Pubs, restaurants and cinema chains should be required to display calorie content in food and drink, according to the Local Government Association (LGA).
The LGA, which represents more than 370 local councils, believes that forcing large chains to spell out calorie contents will contribute to lower rates of obesity and type 2 diabetes, particularly in children.
Similar rules already exist in the US. There, chain restaurants and cinemas are obliged to show calorie information.
The LGA believes such measures could be part of a brave and bold strategy to tackle obesity in children, and thereby prevent many cases of type 2 diabetes.
“Pub, restaurant and cinema chains need to be displaying calorie counts so consumers and parents have a more informed choice and a better understanding of how healthy a particular snack, meal or drink is,” said Izzi Seccombe, the LGA’s Community Wellbeing Spokesperson.
“Food and drink with high calorie content is clearly a factor behind obesity, and the subsequent health problems it can cause.

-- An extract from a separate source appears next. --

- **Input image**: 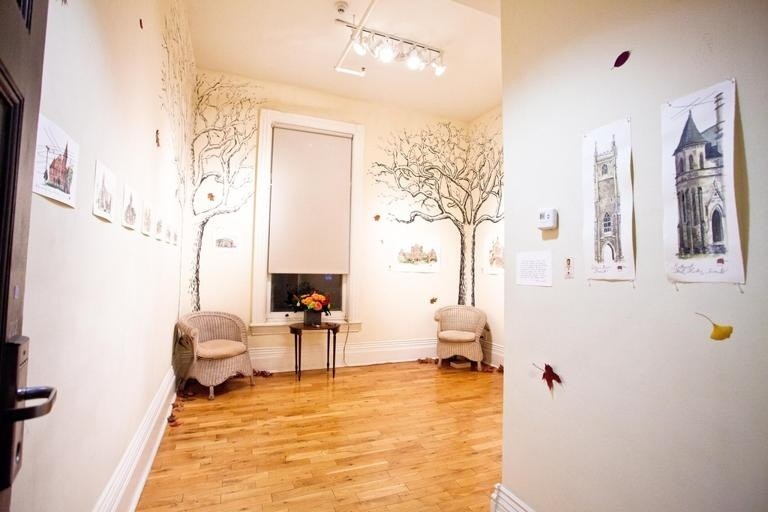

“We want the government to require major retailers to make their customers fully aware of how many calories they are eating or drinking.
“Clear and prominent signs indicating the number of calories in a product should be mandatory.
“We need to take bold actions in changing environment if we are to beat obesity, and that includes when we’re sitting at a table in a restaurant reading a menu or ordering at the counter.”